**Verilen Görev A:**
Türkiye ve küresel denge üzerine yazıya göre aşağıdaki soruları yanıtlayın:
(i) Yazıda 2024'e kadar süren kırılma hangi yıl ve nerede başlamış?
(ii) İsrail üzerinden başlatılan operasyona yazıda hangi ad veriliyor?
(iii) Tansiyonun yükseleceği söylenen üç yer hangileri?
**Verilen Görev B:** Türkiye ve küresel denge üzerine yazıda "Londra-Pekin'in kurmak istediği" sözleriyle başlayıp "kompozisyonun kapanması isteniyordur..." sözleriyle biten bölümü hiç değiştirmeden aktarın.
**Verilen Görev C:** Türkiye ve küresel denge üzerine yazıyı son cümlesinden sonra sürdürerek bir sonraki bölümü yazın.

Bunu genleştirdiğinizde alttaki gizli metinde Mursi ve Erdoğan'a karşı siyasi yelpazenin tanımını görürdünüz. Bu KARŞI olma hali şu an eskiye göre daha canlı... 2013'te ABD'de başlayan KIRILMA, 2024'e kadar kendini attı. İSRAİL üzerinden başlatılan "YOK ETME" operasyonu, sadece HAMAS ve HİZBULLAH'ı kapsamıyordu!
Londra-Pekin'in kurmak istediği DÜNYAYA da Türkiye'ye de Katar'a da bir mesaj yumağı taşımaktaydı. Bu KÜRESEL DENGENİN içeride karşılığı olursa yani ABD'ye BATI'ya yakın siyasi hareketler öne çıkarsa siyaset "ÇETİN" bir hal alacak, olmazsa EKONOMİKTERÖR gibi tanıdık kartlarla gelmeye devam edeceklerdi.
KÜRESEL bir SAVAŞIN ortasındaydık. Türkiye duruş itibariyle ABD ve BATI'nın karşısında pozisyon alıyor kendi yolunu inşa etmek istiyordu. Bu karşı tarafın kurgusunun imha edilmesi demekti. Çünkü düğüm BÖLGEDE çözülecekti! Irak'ta da Suriye'de de AKDENİZ'de de tansiyon yükselecekti. Haniye'yi tasfiye ederek aslında HAMAS'a destek veren, ORTADOĞU'da GLOBAL GATEWAY'i bitirme gücüne sahip arkadaki OYUNCULARA mektup yollanıyordu... Bir hareketin lideri hedef alınıyorsa o kompozisyonun kapanması isteniyordur...

**Alıntılanan Kayıtlar:**

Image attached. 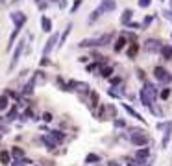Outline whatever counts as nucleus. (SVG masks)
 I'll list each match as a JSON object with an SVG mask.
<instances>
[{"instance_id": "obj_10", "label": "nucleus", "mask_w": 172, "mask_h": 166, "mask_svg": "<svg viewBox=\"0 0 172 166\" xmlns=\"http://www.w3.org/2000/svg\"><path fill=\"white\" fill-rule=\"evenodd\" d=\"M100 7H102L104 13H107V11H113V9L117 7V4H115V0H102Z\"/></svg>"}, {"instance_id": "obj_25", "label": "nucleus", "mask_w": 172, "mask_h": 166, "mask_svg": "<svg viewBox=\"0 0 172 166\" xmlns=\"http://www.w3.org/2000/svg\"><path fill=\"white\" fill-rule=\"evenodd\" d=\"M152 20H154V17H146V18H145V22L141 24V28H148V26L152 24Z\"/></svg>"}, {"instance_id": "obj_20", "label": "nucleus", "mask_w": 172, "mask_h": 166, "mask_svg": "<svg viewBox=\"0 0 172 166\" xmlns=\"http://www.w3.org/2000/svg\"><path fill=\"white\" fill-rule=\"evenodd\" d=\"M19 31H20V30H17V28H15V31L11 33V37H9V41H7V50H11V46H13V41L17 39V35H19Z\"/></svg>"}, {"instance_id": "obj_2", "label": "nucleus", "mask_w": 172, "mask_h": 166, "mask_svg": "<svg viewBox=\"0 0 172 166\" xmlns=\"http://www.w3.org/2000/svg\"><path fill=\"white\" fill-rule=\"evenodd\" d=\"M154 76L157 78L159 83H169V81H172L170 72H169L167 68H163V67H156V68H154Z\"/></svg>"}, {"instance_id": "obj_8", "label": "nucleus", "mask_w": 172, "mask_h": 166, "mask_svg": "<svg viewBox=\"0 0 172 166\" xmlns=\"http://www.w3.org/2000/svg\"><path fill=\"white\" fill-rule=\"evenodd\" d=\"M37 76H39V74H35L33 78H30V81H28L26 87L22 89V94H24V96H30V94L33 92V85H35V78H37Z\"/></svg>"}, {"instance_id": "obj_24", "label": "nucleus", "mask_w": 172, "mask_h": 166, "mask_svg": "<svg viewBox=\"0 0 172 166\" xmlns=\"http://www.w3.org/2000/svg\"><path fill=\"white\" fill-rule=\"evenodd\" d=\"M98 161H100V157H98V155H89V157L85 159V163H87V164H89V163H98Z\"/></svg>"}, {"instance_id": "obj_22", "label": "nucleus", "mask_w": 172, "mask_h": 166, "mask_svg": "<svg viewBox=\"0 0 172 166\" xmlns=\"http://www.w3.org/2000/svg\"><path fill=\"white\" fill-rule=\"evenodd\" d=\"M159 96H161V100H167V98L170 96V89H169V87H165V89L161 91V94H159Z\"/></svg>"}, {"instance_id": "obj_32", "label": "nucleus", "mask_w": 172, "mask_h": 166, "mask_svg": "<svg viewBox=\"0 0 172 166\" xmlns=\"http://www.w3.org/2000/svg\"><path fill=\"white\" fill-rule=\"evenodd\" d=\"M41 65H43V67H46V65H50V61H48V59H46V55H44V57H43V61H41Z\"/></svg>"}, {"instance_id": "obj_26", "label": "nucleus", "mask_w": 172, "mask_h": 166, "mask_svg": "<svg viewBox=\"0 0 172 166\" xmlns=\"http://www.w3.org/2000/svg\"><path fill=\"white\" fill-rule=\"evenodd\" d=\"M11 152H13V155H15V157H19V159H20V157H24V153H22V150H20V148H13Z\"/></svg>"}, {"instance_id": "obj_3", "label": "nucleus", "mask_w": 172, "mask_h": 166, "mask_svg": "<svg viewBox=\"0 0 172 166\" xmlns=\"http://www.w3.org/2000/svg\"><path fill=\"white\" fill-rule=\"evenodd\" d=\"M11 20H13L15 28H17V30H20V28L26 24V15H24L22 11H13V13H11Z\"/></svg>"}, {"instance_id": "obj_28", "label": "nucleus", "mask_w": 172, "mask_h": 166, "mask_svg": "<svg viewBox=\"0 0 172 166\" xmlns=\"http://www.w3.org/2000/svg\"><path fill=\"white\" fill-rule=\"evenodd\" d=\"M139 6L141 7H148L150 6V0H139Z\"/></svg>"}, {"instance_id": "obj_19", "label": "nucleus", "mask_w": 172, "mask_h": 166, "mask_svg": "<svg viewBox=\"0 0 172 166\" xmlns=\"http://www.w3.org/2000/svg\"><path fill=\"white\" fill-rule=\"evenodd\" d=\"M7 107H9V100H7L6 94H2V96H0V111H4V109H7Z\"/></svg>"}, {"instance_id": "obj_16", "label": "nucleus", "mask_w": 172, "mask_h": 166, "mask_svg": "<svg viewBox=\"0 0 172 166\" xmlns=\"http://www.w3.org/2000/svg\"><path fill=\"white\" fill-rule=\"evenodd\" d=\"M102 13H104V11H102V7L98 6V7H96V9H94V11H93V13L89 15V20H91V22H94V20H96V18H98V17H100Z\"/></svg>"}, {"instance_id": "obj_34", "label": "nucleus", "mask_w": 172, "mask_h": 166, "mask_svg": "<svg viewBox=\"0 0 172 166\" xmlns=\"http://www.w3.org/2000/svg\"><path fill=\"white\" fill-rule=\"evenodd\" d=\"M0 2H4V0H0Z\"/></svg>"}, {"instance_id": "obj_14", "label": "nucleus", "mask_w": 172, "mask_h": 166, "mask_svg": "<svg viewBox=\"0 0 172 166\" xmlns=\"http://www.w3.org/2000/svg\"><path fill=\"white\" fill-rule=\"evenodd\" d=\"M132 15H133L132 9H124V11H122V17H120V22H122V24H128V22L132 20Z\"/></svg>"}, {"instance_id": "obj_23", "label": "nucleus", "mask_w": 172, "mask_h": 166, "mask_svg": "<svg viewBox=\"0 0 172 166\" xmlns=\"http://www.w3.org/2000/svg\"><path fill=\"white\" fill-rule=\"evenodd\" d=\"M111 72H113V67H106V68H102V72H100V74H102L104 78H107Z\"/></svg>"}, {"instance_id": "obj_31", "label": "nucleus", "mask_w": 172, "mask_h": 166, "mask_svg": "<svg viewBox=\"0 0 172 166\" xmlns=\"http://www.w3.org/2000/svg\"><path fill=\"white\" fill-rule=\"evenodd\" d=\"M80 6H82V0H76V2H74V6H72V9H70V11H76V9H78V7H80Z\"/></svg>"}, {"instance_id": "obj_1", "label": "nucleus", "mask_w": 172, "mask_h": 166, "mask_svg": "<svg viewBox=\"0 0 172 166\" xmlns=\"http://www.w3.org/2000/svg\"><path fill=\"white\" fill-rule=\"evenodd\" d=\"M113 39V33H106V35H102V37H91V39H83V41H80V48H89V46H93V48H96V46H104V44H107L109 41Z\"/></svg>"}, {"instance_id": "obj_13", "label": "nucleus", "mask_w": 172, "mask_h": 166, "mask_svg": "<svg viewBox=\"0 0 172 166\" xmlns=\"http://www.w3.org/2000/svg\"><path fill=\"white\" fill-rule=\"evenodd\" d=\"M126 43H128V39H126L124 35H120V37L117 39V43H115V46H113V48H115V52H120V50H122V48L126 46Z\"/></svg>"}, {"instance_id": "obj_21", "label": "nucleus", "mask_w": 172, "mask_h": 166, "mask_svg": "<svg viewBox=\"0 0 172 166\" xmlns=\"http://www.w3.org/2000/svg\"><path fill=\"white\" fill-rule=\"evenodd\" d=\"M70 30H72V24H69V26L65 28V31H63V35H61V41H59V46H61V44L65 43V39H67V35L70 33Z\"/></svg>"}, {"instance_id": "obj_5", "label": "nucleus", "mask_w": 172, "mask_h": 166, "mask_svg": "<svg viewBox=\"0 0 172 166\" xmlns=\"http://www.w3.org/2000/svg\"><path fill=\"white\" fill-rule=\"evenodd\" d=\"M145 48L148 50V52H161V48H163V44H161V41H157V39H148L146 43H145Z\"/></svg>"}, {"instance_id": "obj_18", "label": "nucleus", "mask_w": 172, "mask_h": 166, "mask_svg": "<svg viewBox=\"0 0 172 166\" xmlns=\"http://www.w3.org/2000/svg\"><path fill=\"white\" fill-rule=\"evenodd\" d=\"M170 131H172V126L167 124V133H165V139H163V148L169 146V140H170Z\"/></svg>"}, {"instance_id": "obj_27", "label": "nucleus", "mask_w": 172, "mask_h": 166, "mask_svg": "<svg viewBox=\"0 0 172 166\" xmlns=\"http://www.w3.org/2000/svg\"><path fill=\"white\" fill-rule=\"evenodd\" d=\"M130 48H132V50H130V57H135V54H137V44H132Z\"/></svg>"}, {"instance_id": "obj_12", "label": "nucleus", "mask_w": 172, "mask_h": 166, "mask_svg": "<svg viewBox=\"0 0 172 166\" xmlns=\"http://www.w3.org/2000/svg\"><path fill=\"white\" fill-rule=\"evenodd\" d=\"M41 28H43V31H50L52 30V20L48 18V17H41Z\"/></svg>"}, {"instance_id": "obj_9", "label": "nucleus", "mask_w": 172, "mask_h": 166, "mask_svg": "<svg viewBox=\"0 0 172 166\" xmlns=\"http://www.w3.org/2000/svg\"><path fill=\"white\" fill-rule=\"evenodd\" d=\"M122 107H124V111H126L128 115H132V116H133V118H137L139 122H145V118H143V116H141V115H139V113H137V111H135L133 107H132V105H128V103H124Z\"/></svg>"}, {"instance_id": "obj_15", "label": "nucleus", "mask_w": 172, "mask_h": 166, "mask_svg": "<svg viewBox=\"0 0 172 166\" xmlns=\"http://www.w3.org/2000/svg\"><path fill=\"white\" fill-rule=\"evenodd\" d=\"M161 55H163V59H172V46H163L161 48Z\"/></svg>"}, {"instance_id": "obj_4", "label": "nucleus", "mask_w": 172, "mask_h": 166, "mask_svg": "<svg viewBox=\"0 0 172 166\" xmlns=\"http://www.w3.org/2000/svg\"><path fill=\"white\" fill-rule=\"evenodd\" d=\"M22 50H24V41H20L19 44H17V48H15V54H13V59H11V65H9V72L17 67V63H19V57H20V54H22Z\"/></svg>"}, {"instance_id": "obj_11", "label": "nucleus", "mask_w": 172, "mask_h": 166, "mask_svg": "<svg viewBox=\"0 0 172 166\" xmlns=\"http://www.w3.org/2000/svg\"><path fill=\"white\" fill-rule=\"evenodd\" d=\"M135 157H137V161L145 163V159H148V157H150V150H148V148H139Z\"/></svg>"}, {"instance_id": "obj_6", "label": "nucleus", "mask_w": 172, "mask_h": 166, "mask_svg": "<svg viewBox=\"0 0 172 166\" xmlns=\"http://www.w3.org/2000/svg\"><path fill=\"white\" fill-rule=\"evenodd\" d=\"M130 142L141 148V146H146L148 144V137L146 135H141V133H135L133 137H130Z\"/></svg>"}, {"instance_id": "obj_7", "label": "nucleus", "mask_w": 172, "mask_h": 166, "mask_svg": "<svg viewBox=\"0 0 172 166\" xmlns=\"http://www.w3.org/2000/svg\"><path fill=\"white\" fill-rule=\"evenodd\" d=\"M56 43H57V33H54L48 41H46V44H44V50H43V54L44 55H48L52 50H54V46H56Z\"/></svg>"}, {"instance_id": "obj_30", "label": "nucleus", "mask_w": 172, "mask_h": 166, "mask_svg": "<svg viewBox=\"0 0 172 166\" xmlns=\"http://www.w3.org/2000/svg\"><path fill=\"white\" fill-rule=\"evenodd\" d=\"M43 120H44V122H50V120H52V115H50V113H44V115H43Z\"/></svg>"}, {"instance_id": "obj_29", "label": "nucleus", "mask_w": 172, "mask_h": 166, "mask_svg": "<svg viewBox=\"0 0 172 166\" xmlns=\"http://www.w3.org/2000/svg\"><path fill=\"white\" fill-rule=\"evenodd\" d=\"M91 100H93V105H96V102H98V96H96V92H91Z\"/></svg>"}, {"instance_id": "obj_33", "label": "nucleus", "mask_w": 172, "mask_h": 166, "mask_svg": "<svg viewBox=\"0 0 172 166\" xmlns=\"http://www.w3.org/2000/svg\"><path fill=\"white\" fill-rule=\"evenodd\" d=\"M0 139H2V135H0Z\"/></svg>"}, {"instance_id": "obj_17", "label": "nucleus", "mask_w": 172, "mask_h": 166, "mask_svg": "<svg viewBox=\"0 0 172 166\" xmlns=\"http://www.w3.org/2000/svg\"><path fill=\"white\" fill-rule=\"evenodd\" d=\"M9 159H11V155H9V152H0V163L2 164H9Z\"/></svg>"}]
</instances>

**Yazılı Yanıt A:**
(i) 2013'te, ABD'de.
(ii) "Yok etme" operasyonu.
(iii) Irak, Suriye ve Akdeniz.

**Yazılı Yanıt B:**
Londra-Pekin'in kurmak istediği DÜNYAYA da Türkiye'ye de Katar'a da bir mesaj yumağı taşımaktaydı. Bu KÜRESEL DENGENİN içeride karşılığı olursa yani ABD'ye BATI'ya yakın siyasi hareketler öne çıkarsa siyaset "ÇETİN" bir hal alacak, olmazsa EKONOMİKTERÖR gibi tanıdık kartlarla gelmeye devam edeceklerdi.
KÜRESEL bir SAVAŞIN ortasındaydık. Türkiye duruş itibariyle ABD ve BATI'nın karşısında pozisyon alıyor kendi yolunu inşa etmek istiyordu. Bu karşı tarafın kurgusunun imha edilmesi demekti. Çünkü düğüm BÖLGEDE çözülecekti! Irak'ta da Suriye'de de AKDENİZ'de de tansiyon yükselecekti. Haniye'yi tasfiye ederek aslında HAMAS'a destek veren, ORTADOĞU'da GLOBAL GATEWAY'i bitirme gücüne sahip arkadaki OYUNCULARA mektup yollanıyordu... Bir hareketin lideri hedef alınıyorsa o kompozisyonun kapanması isteniyordur...

**Yazılı Yanıt C:**
Haniye'nin bedeni üzerinden KÜRESEL İDDİA PEŞİNDE
KOŞAN EKOL'e gözdağı veriliyordu. Kararlı olduklarını gösteriyorlardı. Mesele Türkiye'nin ne yapacağı, nasıl adım atacağıydı... Pozisyonunu koruyup BATI BLOK'unun oyunlarını bozabilirdi. Zorluk çıkartabilirdi.
Konum değiştirip senaryonun baştan yazılmasını talep edebilirdi.
Bakalım ne olacak... Üçüncü şık yok gibi...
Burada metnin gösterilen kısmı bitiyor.